Given that, years later, the Sony WF-1000XM3 truly wireless earbuds are still the best out. Yes, still. It’s an interesting prospect to get a pair of budget buds from the company. Can they be as successful on the other end of the price range? That’s a loud and clear yes, although there are obviously cost-cutting compromises when it comes to the Sony WF-XB700.
Want the best Sony headphones? Click here to read our review for the WH-1000XM4.
The design is vastly different to what Sony has attempted before in this space. The buds are more avant-garde in their design, with a rounded, oblong aesthetic. It’s not quite as adventurous and eye-catching as the Anish Kapoor-esque Galaxy Buds from Samsung, but with them looking like little disc-shaped beans, I admire the attempt at doing something different.
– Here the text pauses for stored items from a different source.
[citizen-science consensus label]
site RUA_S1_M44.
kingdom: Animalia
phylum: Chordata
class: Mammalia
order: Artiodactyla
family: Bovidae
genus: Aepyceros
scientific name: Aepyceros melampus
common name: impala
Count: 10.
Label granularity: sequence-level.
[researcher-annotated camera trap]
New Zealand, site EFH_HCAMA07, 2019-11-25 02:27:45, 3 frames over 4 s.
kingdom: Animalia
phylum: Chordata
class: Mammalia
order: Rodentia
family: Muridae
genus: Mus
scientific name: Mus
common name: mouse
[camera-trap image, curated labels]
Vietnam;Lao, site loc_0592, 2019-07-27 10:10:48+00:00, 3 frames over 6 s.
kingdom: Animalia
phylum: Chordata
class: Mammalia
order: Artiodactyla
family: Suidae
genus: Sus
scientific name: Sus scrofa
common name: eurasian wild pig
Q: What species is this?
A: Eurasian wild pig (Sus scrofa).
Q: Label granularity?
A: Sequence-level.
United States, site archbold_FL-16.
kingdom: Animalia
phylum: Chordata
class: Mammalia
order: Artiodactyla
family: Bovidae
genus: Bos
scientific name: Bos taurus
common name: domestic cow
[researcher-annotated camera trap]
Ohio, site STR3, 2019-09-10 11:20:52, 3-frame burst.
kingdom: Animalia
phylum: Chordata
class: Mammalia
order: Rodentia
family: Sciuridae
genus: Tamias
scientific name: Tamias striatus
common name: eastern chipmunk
Find the right fit by swapping between the four provided silicone tips, working with the oval-like contours of the buds to ensure comfort. If you’ve done it right, they feel rather slick and ergonomic in the ears, if not a bit chunkier thanks to the wider profile that brushes higher on the ear. Each bud weights 8g, so they are light for added comfort, and won’t bob around in the ears when you’re out running. And to be clear, these are sports-friendly earbuds, although the IPX4 water resistance is too modest to shrug off anything more than light sweat and splashes.
The physical buttons are on the underside of each bud, foregoing to touch sensor for clicky and responsive functionality achieved through various quick presses and holds. The playback map is a bit different to many other buds on the market. Press the button on the left bud to increase volume, hold it to decrease it. On the right, play/pause and answer/end calls with the button, which can also be used to navigate forwards (two presses) or backwards (three presses). They are responsive, but I still feel like any button that requires three presses is going to be easy to confuse when it comes to quickly dialling in controls. I’m used to earbuds like this by now, so I encounters no issue. But I did take some getting used to earbuds that started to throw in too much functionality for their few physical buttons.
Given the XB700 is part of Sony’s “Extra Bass” range, it’s safe to expect a stronger and more forward low-end in the overall sonic profile while the 12mm Neodymium drivers work. This of course sacrifices a bit of balance, with mids and highs not as present on lower volumes. Still, the sound is mostly fantastic without any element sounding harsh, no matter the volume.
The low-end is still quite obviously the focus at every stage, so hip hop and electronica sound great on this. But it’s not enough for the buds to pick up the more nuanced bass details on tracks like like Mystikal’s “Neck Ov Da Wudz” or OutKast’s “GhettoMusick”. Something like Deadmau5’s “Strobe” fares much better, with less density and clearer separation of the layers; this is where the buds sound their best – when they don’t have to work as hard to pick apart details in thicker soundfields. After all, they have to fend for themselves without Sony’s top-tier processing chip.
There’s quite a bit of lag when I’m streaming Netflix (or Prime) with these in, and Netflix has been atrocious lately with latency. I’m not sure why, but to be safe I wouldn’t rely on these when streaming content as sync could be too much of an issue.
Still, it’s hard to not like sound this good at this price. The Sony WF-XB700 is $179. That’s chump change when thinking about premium wireless earbuds. Even if there’s, disappointingly, no noise cancelling (which has its pros, especially for sports users and those wanting to maintain situational awareness).
The XB700 should last you 18 hours in total, as a function of reasonable use (no more than 70% volume). That’s nine hours from the buds on a single charge, and nine hours when boosted by the charging case. 10 minutes of charge nets you one hour of playback. That’s Sony’s claim, and for my experience, it’s accurate. It’s not the best at this price range, but it’s far from the worst.
Verdict & Value
Without the company’s high-end processing chip, the Sony WF-XB700 is never going to reach the sonic superstardom of the flashier, and more expensive, XM3. But you’re still going to get quite the commendable performance, with a comfortable sports-friendly design and decent battery life. The lack of Bluetooth codecs and input lag does put a chip in the value, but as long as you’re mainly using these for running and going to the gym, it’s hard not to be satisfied.
THREE AND A HALF STARS (OUT OF FIVE)
Highlights: Fantastic sound, despite the bass dominance; comfortable fit; stable connection (Bluetooth 5.0).
Lowlights: Noticeable input lag; could have better water resistance.
Sony WF-XB700 review based on a unit supplied by Sony.